Для медицины и здравоохранения это означало как минимум смену парадигмы. Идея врачебной заботы об отдельном человеке, имеющем при этом «право на физическое самоопределение», заменялась понятием народного здоровья. «Твое здоровье принадлежит не тебе!» — гласил лозунг. В рамках ускоренного развития массовой «производственной медицины» здоровье превратилось в обязанность. Оно стало уже не ценностью само по себе, а условием оптимальной работоспособности и производительности. При этом оно должно было стоить максимально дешево. Предпринятая в предвоенные годы — и особенно поддерживаемая Рудольфом Гессом — попытка институционализировать некоторые элементы движения за реформу образа жизни и лечение природными средствами в виде организации «Новая немецкая медицина» — один из примеров усилий удешевить медицину; поиски лечебных трав и вегетарианское питание — это вполне в духе автаркического хозяйствования, так же как сбор вторсырья и «борьба за бережное обращение с вещами».

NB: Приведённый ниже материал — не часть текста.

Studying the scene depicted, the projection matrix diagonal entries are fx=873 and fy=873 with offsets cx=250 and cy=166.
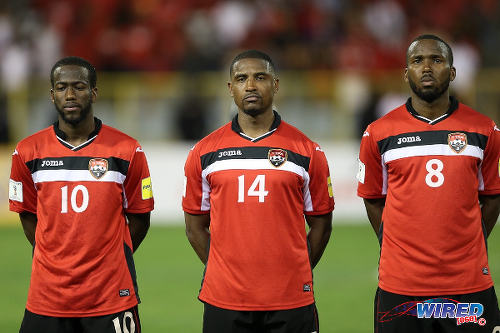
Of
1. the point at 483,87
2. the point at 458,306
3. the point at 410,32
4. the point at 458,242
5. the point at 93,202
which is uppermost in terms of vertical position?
the point at 410,32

Вплоть до начала войны перестройка системы здравоохранения в большинстве ее отраслей происходила таким образом, что население относилось к ней весьма положительно. Новые меры по медицинскому обслуживанию и профилактике здоровья малышей, учащихся школ, рабочих и служащих предприятий, бесспорно, представляли прогресс, хотя во время войны заводских врачей часто считали надсмотрщиками и старались избегать. Общее представление о медиках, как и прежде, складывалось главным образом в результате контакта с домашними врачами, среди которых находились и сторонники, и противники нацистской медицины — и те, кто направлял на стерилизацию собственных пациентов, и те, кто рекомендовал родственникам психически больных забрать их из клиники, дабы уберечь от эвтаназии.